Strat-O-Matic is a game company based in Glen Head, New York, that develops and publishes sports simulation games. It produces tabletop baseball, football, basketball, and ice hockey simulations, as well as personal computer adaptations of each, but it is primarily known for its baseball game.
Strat-O-Matic began as a company in 1961, when a Bucknell University mathematics student named Hal Richman began selling an early version of his baseball tabletop game out of his basement, buying advertising space in Sports Illustrated to aid sales. Richman lost money until 1963, when his decision to release a game containing one card for each player in Major League Baseball resulted in greatly increased sales. Richman later released a football game in 1968 and an "advanced" baseball game in 1972.
Strat-O-Matic is neither the first nor the only game company of its type; competitors include and have included APBA, Replay Publishing, Big League Manager, Design Depot, Negamco, Pursue the Pennant and Statis Pro. Although less sophisticated and aimed at younger players, Cadaco-Ellis' All Star Baseball (introduced in 1941) has remained the largest competitor with Strat-O-Matic, since it has been distributed through toy stores for over 50 years.
In a Strat-O-Matic game, each athlete is represented by a player card, on which are printed various ratings and result tables for dice rolls. A player, who may play solitaire or against another player, is in charge of making strategic and personnel decisions for his/her team, while determining the results of his/her decisions by cross-referencing dice rolls with a system of printed charts and tables. (The basic scheme may be understood in connection with the above images: one die selects which column is used on either the batter or the pitcher card, while the other two dice specify the outcome within the column.) The results on the player cards are determined by a combination of the respective athlete's real-life statistics for the previous year and (mostly in the case of the baseball game) independent research of news articles and scouting reports.

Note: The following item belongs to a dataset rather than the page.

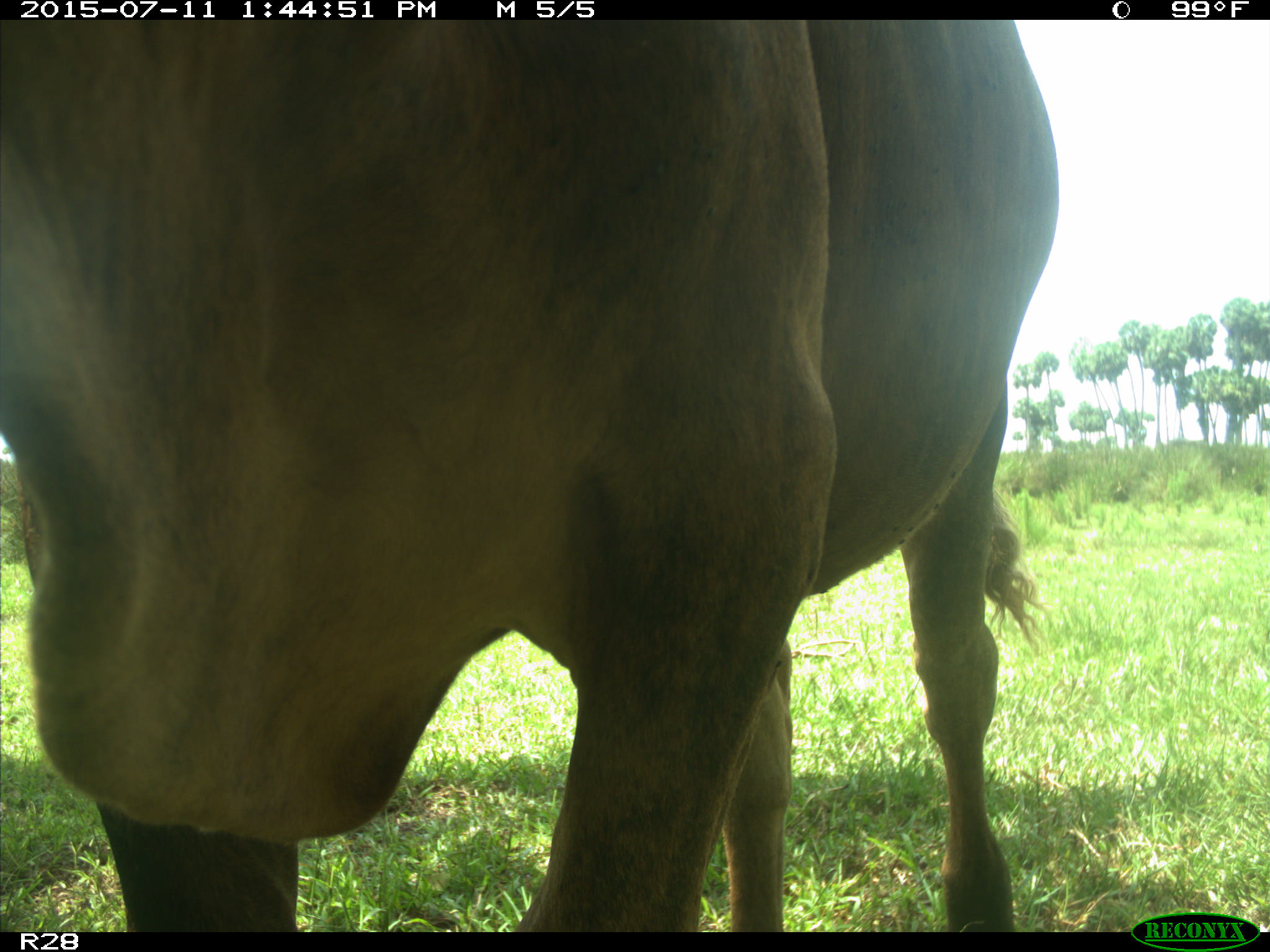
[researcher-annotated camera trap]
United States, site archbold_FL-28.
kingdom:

All Strat-O-Matic games offer a "basic", "advanced", and "super-advanced" version; the more advanced versions give more strategic options to players while taking into account additional nuances of an athlete's abilities (e.g. in baseball, differences in hitting vs. left-handed or right-handed pitchers). The computer adaptations essentially rely on the same algorithms as the tabletop games, but they have the additional advantages of faster play and statistics compilation.
Strat-O-Matic games are generally recognized as very influential; they have been played by a wide variety of sports fans, including professional athletes themselves (Doug Glanville is a well-known Strat-O-Matic gamer). Games of Strat-O-Matic were shown being played in the Spike Lee film Crooklyn. In the book Magic the Gathering: the Pocket Players Guide, it was mentioned that Strat-O-Matic was a strong influence in the game design work of Richard Garfield.
Computer sports game designers and producers such as Trip Hawkins and Richard Hilleman have been life-long Strat-o-Matic players, indirectly influencing the development of rival computer baseball simulation games.
Strat-O-Matic's statistical research and game development methods are implemented with the intent of replicating athletes' abilities as accurately as possible, giving the gamer the feel of making managerial decisions. Many Strat-O-Matic users have devoted uncounted solitary hours toward playing out an entire season for a team or league, then comparing players' and teams' statistics from the game play (laboriously kept with pencil, paper, and slide rule in the era before hand-held calculators and computers) with their real-life equivalents; the closer the match, the more realistic Strat-O-Matic was deemed compared with its competitors.
However, despite their loyal fan base, such games are seeing their popularity decline in the face of electronic games' increasing popularity and sophistication.
Lamanna's Baseball Bulletin is a magazine of statistics meant to help players with the game. It was created by John Lamanna in 1985.